2008年01月18日
ダカールラリーが中止になった理由
個人的にダカールラリー(いわゆるパリ・ダカ)には、あまり興味を持って見ているわけではないのだが、それでも今年の1月5日から開催される予定になっていた第30回のダカールラリーが中止になったのはびっくりした。 直接的には、昨年末にモーリタニアで起こったフランス人観光客4名の殺害(アルカイダが関与していると言われる)と、それに続くダカールラリー主催者への脅迫が中止の原因となっています。

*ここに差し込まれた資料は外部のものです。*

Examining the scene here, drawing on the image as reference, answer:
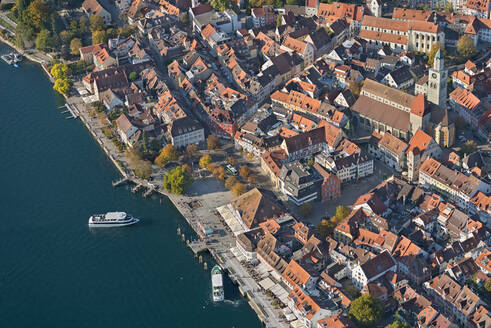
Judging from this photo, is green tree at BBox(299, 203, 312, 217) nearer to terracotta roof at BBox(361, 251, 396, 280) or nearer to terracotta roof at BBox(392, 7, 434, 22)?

モーリタニアはダカールラリーの行程の約半分を占めるアフリカの国で、モーリタニア国内でダカールラリーへのテロ行為の危険性があるとなると、中止も仕方ないのかなという気もする。 では、なんでダカールラリーを狙ったテロ攻撃などというものがあるのだろう。日本人の私には、ヨーロッパ、アフリカの政治に疎いため、このあたりが全然わからなかったため、ちょっと調べてみた。 ※以下、インターネット上のニュースなどで調べたことを個人的にまとめたもの。間違いなどあるかも。 1.十字軍の遠征 さかのぼれば11世紀頃に行われた、西ヨーロッパからイスラム教圏に向けた十字軍の遠征というのが、そもそもの根本に問題としてあるみたい。この十字軍の遠征では、キリスト教の聖地エルサレムをイスラム教徒の手から奪還せよという名目の元に行われた侵略戦争であり(2001年にヨハネパウロ2世がギリシャを訪問した際、十字軍による侵略、虐殺、略奪行為について正式に謝罪している)、イスラム教圏とキリスト教圏には、未だにこのしこりが残っているらしい。 2.植民地政策 フランスを含む、西ヨーロッパの国は17・18世紀ごろに植民地政策を推し進め、アフリカ大陸もその対象となっていた。今回、問題になったモーリタニアも元はフランスの植民地である。 今回の勧告客の殺害事件においても、その犯行声明の中で「(ダカールラリーは)フランス植民地主義の最後の象徴である」といった内容があったとされ、アフリカ大陸をキリスト教圏の車両が疾駆することに対する嫌悪がうかがえる。 3.宗教スカーフ禁止法 2004年、シラク政権下のフランスで成立した「宗教シンボル禁止法(別名:宗教スカーフ禁止法)」も、特にアルカイダがフランスを狙う理由のひとつになったと思われている。 宗教スカーフ禁止法とは、フランスの公立学校に宗教への帰属を示すシンボルを身に着けて登校することを禁止する法律のこと。ヨーロッパでは伝統的に政治と宗教がしばしば切り離せない関係であることも多いが、フランスでは政教分離という国是に従って、過度の宗教的なシンボルを公立学校に持ち込まないように規制する法律を制定したということ。これは、宗教の戒律により、規律が乱れることを防ぐ目的もあるみたい。 これは、国内外の宗旨を問わず、さまざまな人々から賛否両論が出され物議をかもしたが、特にイスラム教が定めている女性のスカーフ着用を狙い撃ちしたものだ、としてイスラム教徒からの抗議がかなり多かったようだ。 と、上のようなことが重なり、ダカールラリーへのテロの危険性が高まり、ダカールラリーの歴史上はじめてという中止に追い込まれてしまった模様である。宗教上の対立というのは、本当の意味で日本人が理解するのは難しいのかもしれないが、ダカールラリーの中止ということだけ見れば残念の一言に尽きる。
ダカールラリーの代替開催地として、チリが名乗りを上げているようだが、アフリカを走らずになんのダカールラリーなのか、という声もあるようで、今後、ダカールラリーがどうなるか注目していきたい。